Tugas yang Diberikan 1 = Dalam teks tentang dangdut dan pandangan fiqh terhadap tari, apa kegunaan bunyi musik yang mengiringi seni tari?
Tugas yang Diberikan 2 = Lanjutkan teks tentang dangdut dan pandangan fiqh terhadap tari dengan menulis bagian berikutnya, dimulai tepat setelah kalimat terakhirnya.

Kutipan Dokumen =
################
Kayaknya sudah jadi kesepakatan kalau konser dangdut tidaklah sah bila tidak diiringi oleh tarian seronok para penyanyinya. Sebagai salah satu genre musik, dangdut lebih mengutamakan tontonan visual daripada sajian audio.
Untuk itu menjadi penyanyi dangdut tidak cukup hanya dengan suara merdu, tapi juga harus memiliki tubuh yang erotis. Sebenarnya hal ini bisa menjadi kelebihan musik dangdut dibandingkan genre musik lainnya, karena seorang penyanyi musik dangdut dituntut menjaga kondisi fisiknya.
Lalu bagaimana tanggapan Fiqh ?. Apakah fiqh juga berbicara tentang tari, joget atau goyang ?. Adakah etika joget dalam Islam? Apa komentarnya tentang goyang pinggul yang dapat mencabik-cabik moralitas masyarakat dan adat ketimuran yang terkenal sopan ?.
Tari –yang merupakan salah satu kekayaan budaya Indonesia dengan berbagai ragamnya– identik dengan ekspresi atau pernyataan rasa keindahan yang dilahirkan oleh manusia dalam bentuk gerak gemulai anggota badan. Untuk menambah keindahan seni tari ini biasanya diiringi bunyi musik. [Islam dan Seni, 7]. Maka seni tari adalah olah tubuh untuk mengekspresikan nilai keindahan, sedangkan bunyi-bunyi musik yang mengiringinya adalah untuk mendukung gerak tubuh itu agar terasa lebih indah dan mempunyai nilai estetik (keindahan) yang khas.
################
Cuplikan Kumpulan Data =
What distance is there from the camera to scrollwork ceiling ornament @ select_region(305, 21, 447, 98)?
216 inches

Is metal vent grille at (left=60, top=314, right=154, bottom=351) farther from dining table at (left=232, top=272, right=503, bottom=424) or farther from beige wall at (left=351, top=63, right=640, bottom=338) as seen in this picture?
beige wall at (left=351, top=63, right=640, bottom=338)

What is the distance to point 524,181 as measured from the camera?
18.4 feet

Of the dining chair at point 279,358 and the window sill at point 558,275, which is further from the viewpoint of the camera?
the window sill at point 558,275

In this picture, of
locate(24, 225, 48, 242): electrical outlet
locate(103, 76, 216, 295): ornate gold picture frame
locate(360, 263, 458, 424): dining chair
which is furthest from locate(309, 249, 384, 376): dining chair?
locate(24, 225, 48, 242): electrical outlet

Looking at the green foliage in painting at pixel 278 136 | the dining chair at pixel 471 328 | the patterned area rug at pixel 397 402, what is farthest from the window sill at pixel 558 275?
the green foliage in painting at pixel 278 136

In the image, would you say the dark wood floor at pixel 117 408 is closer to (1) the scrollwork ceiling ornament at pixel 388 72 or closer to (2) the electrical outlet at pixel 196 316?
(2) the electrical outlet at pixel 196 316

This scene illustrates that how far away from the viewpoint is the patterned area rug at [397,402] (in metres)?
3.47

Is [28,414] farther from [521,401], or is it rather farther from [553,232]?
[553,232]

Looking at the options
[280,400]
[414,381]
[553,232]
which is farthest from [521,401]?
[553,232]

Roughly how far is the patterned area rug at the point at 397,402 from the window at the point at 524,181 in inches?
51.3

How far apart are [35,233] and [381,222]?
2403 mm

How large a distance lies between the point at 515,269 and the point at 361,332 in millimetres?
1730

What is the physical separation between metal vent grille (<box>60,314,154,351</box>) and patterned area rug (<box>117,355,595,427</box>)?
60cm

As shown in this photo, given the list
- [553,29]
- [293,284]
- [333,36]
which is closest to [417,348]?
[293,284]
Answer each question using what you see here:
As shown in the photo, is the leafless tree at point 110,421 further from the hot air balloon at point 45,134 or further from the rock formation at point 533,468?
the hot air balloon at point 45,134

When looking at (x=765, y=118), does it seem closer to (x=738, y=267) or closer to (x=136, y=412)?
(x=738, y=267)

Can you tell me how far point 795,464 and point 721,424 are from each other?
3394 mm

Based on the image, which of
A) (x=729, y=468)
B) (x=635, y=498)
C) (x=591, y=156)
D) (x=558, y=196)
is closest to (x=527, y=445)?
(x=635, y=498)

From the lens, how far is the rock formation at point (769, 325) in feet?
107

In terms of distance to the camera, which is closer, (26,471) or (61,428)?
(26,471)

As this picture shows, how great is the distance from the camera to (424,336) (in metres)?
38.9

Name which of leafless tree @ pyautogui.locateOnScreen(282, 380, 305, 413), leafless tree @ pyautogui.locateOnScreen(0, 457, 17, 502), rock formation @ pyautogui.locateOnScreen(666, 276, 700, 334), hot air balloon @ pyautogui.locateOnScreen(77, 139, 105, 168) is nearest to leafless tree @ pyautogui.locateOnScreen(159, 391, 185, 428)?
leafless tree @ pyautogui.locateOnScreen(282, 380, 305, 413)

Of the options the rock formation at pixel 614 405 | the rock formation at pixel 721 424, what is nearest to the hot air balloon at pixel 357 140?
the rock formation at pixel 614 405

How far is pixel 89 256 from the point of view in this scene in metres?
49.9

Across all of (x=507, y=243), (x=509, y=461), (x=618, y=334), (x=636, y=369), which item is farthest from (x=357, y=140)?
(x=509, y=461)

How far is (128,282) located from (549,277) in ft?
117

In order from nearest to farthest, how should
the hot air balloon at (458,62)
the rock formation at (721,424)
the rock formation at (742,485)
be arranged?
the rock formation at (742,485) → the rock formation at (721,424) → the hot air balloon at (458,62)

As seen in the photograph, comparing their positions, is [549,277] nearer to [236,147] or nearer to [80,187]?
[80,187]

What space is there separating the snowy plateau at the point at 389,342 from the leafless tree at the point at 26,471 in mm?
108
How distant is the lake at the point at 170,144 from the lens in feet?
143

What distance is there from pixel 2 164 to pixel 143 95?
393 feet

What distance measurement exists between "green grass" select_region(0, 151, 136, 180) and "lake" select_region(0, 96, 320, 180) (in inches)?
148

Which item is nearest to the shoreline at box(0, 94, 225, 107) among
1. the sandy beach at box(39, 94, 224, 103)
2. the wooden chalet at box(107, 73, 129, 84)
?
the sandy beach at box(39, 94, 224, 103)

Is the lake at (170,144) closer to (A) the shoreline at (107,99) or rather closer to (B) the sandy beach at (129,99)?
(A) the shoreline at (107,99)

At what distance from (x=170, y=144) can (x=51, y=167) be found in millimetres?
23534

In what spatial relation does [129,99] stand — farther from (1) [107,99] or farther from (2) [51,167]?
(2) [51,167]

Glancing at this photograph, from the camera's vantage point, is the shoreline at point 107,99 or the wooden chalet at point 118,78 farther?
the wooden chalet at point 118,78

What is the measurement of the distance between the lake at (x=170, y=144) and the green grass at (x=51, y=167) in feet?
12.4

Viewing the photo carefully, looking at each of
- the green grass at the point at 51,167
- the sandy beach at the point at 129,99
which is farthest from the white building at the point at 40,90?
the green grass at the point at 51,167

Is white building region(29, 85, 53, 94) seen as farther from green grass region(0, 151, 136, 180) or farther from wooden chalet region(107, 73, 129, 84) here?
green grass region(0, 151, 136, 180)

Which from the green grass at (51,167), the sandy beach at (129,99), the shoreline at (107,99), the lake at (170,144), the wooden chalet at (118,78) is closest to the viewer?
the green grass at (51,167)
################
Jawaban Tertulis 1 = Bunyi musik itu mendukung gerak tubuh agar terasa lebih indah dan memiliki nilai estetik yang khas.

Jawaban Tertulis 2 =
Seni tari [dalam bahasa Arab dikenal dengan raqsh, zafn] nampaknya merupakan budaya orang Arab dan telah berkembang menjadi sarana hiburan pada masa Nabi. Acara tari-tarian diadakan untuk menyemarakkan pesta, penyambutan tamu, dan pesta-pesta bergengsi lainnya. Diriwayatkan dari Siti ‘Aisyah:
Artinya : “Serombongan utusan Raja Habsyah datang kepada Nabi, lalu mereka menari dan menyanyi dihadapan beliau”.
Bahkan dalam riwayat lain diceritakan, Rasul pernah menberi ijin pada ‘Aisyah untuk menyaksikan tarian zafin orang-orang Zanuj (ras kulit hitam) pada hari raya Mina.
Menurut An- Nawawi, tarian zafin orang Eithiopia (Habasyah) dilakukan dengan berjoget-joget. Gerakan jogetnya itu dengan melompat sambil membawa alat perang/ pedang. Dan permainan alat perang mereka dengan belati itu hampir sama dengan gerakan joget. [an-Nawawi, syarah shahih muslim]
Lalu bagaimana status hukumnya ?.
Menanggapi hal ini, setidaknya ada dua kutub pemikiran. Kelompok pertama mengatakan bilamana tarian dilakukan dengan goyangan tubuh dan gerak gemulai; turun naik, dari kiri ke kanan, disertai gerakan yang erotis, lembut dan merangsang birahi, hukumnya adalah haram. Karenanya, bagi yang mengatakan gerak goyang pinggul ini halal, ia termasuk orang yang fasik.(al-Fiqh al-Islami wa Adillatuhu, IV, 2665)
Karena itu, adalah kesalahan besar, mereka yang menjadikan seni mempertontonkan lekuk tubuh dan pamer aurat ini sebagai profesi yang senantiasa ditekuni, sehingga ia lengah dan lupa diri. Karena tari merupakan bentuk permainan yang dapat membuat orang terlena dan lupa kepada Tuhannya.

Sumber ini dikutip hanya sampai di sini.